Un nouveau fichier national doit recenser les personnes liées à des activités terroristes. Il pourrait toutefois servir d'alibi pour restreindre les libertés.
C'est une ordonnance prise par le chef de la transition, le général Abdourahamane Tiani, qui vise, selon les autorités, à renforcer les mesures delutte contre le terrorisme.
Selon cette ordonnance, les personnes ou entités qui seront inscrites sur ce fichier, verront automatiquement leurs avoirs financiers gelés, seront interdites de se déplacer à l'intérieur du pays ou de voyager à l'étranger.
Elles pourraient également être déchues de leur nationalité nigérienne par décret, en cas de condamnation à une peine d'emprisonnement d'au moins cinq ans.
Les faits susceptibles de donner lieu à l'inscription au fichier comprennent, entre autres, la commission, la planification, le soutien ou la facilitation des actes terroristes, une menace pour la stabilité de la nation ou le port d'armes contre l'Etat.
"Une bonne chose"
Au sein des organisations proches de la transition, on salue l'instauration d'un tel fichier.
"Nous avons depuis longtemps demandé que l'Etat sévisse contre le groupuscule d'individus qui s'est mis en marge de la lutte héroïque du peuple nigérien pour affirmer sa souveraineté et son indépendance et c'est pour cela que nous saluons cette décision", dit Ibrahim Bana, secrétaire à la communication du Front patriotique pour la souveraineté du Niger.
Même analyse du côté de Ibrahim Namaiwa, membre du Mouvement pour la promotion de la citoyenneté responsable.
"Nous sommes dans un contexte de guerre et quand on est en guerre, on est obligé de prendre des mesures pour prévenir et réprimer des actes tendant à compliquer davantage la lutte ou les efforts des forces de défense, dans le cadre de la lutte contre le terrorisme."
"On pourra facilement être en prison"
Mais l'inscription sur ce fichier peut aussi être consécutive d'actes plus vagues, comme l'intelligence avec une puissance étrangère ou le fait d'ébranler la fidélité des armées".
Ce qui fait redouter un musèlement encore plus sévère des libertés, selon Mamane Kaka Touda de Alternative Espace Citoyen.
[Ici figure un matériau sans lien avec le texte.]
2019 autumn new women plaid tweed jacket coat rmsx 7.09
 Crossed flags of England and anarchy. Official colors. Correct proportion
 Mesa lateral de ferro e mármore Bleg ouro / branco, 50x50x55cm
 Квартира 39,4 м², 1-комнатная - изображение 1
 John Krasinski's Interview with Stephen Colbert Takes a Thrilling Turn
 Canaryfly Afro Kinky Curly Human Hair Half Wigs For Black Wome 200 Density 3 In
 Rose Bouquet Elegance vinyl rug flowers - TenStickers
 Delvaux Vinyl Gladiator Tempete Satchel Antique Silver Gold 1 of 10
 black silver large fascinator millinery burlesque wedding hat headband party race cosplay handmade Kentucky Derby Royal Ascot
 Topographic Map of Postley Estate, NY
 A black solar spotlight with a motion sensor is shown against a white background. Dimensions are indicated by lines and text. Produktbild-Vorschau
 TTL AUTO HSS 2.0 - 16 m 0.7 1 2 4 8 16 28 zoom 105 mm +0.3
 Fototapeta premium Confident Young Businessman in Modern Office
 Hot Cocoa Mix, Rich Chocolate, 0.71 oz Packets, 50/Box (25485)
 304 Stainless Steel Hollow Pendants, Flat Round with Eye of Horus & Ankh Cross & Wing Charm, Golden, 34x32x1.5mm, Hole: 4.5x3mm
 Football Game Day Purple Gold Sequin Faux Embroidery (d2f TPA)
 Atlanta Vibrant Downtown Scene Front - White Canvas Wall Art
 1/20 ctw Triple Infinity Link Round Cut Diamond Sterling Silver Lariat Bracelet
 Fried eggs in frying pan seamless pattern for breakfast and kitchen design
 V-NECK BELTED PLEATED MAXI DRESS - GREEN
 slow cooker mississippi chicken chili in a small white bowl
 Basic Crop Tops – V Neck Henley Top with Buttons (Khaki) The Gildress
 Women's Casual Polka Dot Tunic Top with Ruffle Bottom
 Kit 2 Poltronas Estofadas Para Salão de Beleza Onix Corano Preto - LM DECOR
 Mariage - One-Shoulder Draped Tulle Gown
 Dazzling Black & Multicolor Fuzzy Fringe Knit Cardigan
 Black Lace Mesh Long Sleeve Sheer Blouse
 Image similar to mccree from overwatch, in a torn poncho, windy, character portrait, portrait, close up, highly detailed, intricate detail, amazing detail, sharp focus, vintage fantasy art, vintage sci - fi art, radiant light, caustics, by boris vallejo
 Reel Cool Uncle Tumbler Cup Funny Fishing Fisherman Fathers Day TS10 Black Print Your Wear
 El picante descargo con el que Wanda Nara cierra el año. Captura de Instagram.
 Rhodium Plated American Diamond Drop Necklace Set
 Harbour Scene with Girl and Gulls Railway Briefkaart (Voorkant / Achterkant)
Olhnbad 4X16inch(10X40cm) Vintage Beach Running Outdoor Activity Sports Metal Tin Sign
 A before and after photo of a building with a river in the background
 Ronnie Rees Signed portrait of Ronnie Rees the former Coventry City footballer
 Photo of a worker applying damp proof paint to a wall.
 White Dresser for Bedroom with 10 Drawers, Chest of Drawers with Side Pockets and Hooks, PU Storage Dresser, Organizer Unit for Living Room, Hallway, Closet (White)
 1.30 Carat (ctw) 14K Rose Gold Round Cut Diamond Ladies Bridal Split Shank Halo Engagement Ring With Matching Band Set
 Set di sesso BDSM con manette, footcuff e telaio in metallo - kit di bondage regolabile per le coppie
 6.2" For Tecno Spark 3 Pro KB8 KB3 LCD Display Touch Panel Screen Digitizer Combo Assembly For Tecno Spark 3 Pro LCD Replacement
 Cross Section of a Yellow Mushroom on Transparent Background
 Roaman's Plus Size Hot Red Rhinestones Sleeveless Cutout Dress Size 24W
"Prendre des mesures ou des dispositions pour prévenir ou lutter contre le terrorisme, personne n'est contre cela. Mais je pense que le contenu de cette ordonnance, avec des notions telles que la diffusion de données ou propos de nature à troubler l'ordre public, ce sont des notions qu'on a déjà connues. Il suffit par exemple d'écrire sur Tweeter ou Facebook et tu peux facilement être pris et jeté en prison",
Les défenseurs des droits de l'Homme se montrent sans cesse préoccupés par le rétrécissement des libertés dans les pays du Sahel.
Des libertés déjà mises à mal au Burkina Faso, où une douzaine de journalistes et d'activistes ont été réquisitionnés sur le front, après avoir dénoncé les dérives du pouvoir militaire de transition.